* WORK ORDER 1:
In the Green Faith sermon below, what question number from the Westminster Larger Catechism does the speaker quote?
* WORK ORDER 2:
Translate this sentence from the Green Faith sermon below into Spanish: "You don’t want leaves on your lawn, so you suck them up into bags and mulch them, or send them away to become compost."

* TEXT SECTION:
══════════
Green Faith: Week Two
Rev. David Collins
April 30, 2023
Today we’re talking about why we believe the environment is so messed up. To do that, we’re going to look at a theological doctrine that is near and dear to us as Presbyterians.
Original Sin
That’s the concept that while humanity was created in the image of God, entirely good, that is," in true righteousness and holiness, so that we might truly know God our creator, love him with all our hearts, and live with God in eternal happiness"…something happened along the way that flipped the switch. Sin entered the chat. And while we were made to love God, love our neighbor, and love and take care of the earth, we lost the ability so badly that even when we try to do those things, we mess it up.
As we think about how we got here, environmentally speaking, I found a quote from one of our confessions that pretty neatly sums us up. The Westminster Larger Catechism Question. Question 28, asks
What are the punishments of sin in this world?
And it answers, The punishments of sin in this world, are either inward, as blindness of mind,1 a reprobate sense,2 strong delusions,3 hardness of heart,4 horror of conscience,5 and vile affections;6 or outward, as the curse of God upon the creatures for our sake,7 and all other evils that befall us in our bodies, names, estates, relations, and employments; 8 together with death itself.9
1. Eph. 4:18 2. Rom. 1:28. 3. II Thess. 2:11.4. Rom. 2:5. 5. Isa. 33:14; Gen. 4:13; Matt.27:4; Heb. 10:27.6. Rom. 1:26. 7. Gen. 3:17. 8. Deut. 28:15–68. 9. Rom. 6:21, 23.
I’m not really sure what a reprobate sense is, but the other inward punishments really hit the nail on the head when it comes to the way that we treat the earth. Blindness of mind…well, this isn’t affecting me right this minute, so how bad could it be? Strong delusions…well, if we don’t let the factories do whatever they want, they might leave! Hardness of heart…if those kids didn’t want to grow up in dump, they should have been born somewhere else! Horror of conscience…I love this one. All the examples cited in scripture for this one are examples of people saying, “I don’t want to think about it! It’s your problem!”
One thing that really symbolizes original sin and its intersection with the environment is a tool that I’ll bet a few of you have, and I’m just going to pick on you for a moment, but it’s all in good fun, (or you can start working on the email you’re going to send me tomorrow). Do you want to know what it is?
It’s the gas powered leaf blower.
If it wasn’t for the atomic bomb, this would be the single worst invention of the 20th century. At least top ten. Because not only are they incredibly noisy, and create greenhouse gases…but what is the point exactly?
I’ve seen leaf vacuums. Those make sense. You don’t want leaves on your lawn, so you suck them up into bags and mulch them, or send them away to become compost. There’s always the humble rake, which can lead to leaf piles to jump in, before bagging them up.
══════════
* PROVIDED DATA:
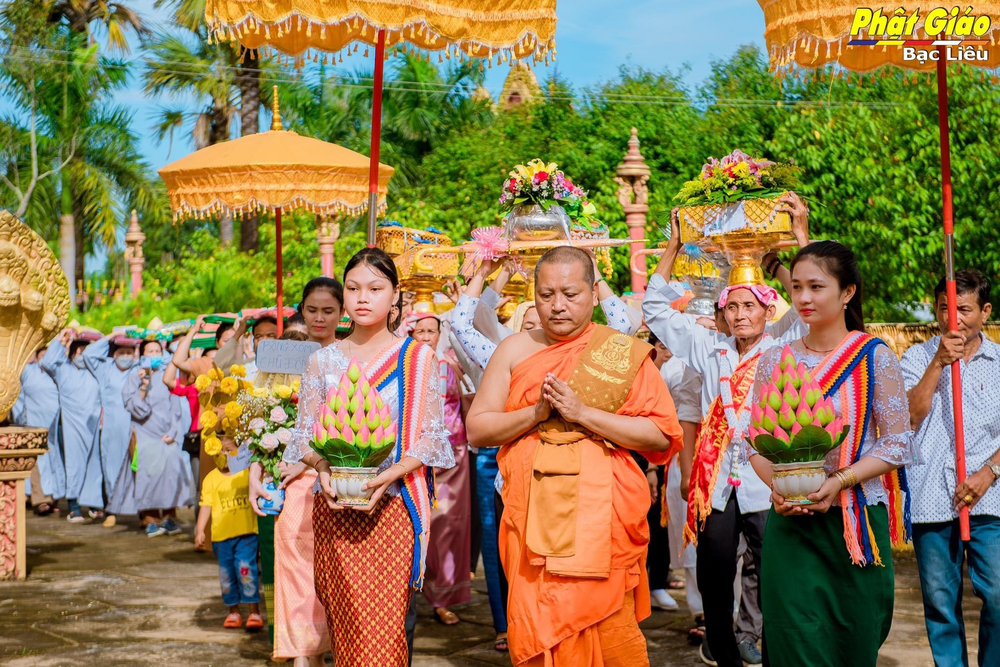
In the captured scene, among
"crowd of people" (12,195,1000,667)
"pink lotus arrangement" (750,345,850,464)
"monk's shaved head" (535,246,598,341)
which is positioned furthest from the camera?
"monk's shaved head" (535,246,598,341)

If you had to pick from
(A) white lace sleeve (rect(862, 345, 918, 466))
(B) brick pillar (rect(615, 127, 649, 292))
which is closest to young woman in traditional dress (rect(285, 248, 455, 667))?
(A) white lace sleeve (rect(862, 345, 918, 466))

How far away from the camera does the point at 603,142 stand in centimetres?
1984

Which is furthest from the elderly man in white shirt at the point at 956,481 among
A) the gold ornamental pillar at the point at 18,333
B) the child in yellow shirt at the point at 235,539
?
the gold ornamental pillar at the point at 18,333

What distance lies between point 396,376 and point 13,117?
29339 millimetres

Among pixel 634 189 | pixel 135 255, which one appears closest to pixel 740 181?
pixel 634 189

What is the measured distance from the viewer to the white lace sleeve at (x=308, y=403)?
15.1ft

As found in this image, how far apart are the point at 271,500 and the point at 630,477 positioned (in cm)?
240

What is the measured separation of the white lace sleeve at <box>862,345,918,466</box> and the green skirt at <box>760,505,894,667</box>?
0.22 meters

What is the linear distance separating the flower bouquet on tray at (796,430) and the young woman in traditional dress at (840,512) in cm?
8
══════════
* SOLUTION 1:
Question 28

* SOLUTION 2:
No quieres hojas en tu césped, así que las aspiras en bolsas y las conviertes en mantillo, o las envías para que se conviertan en compost.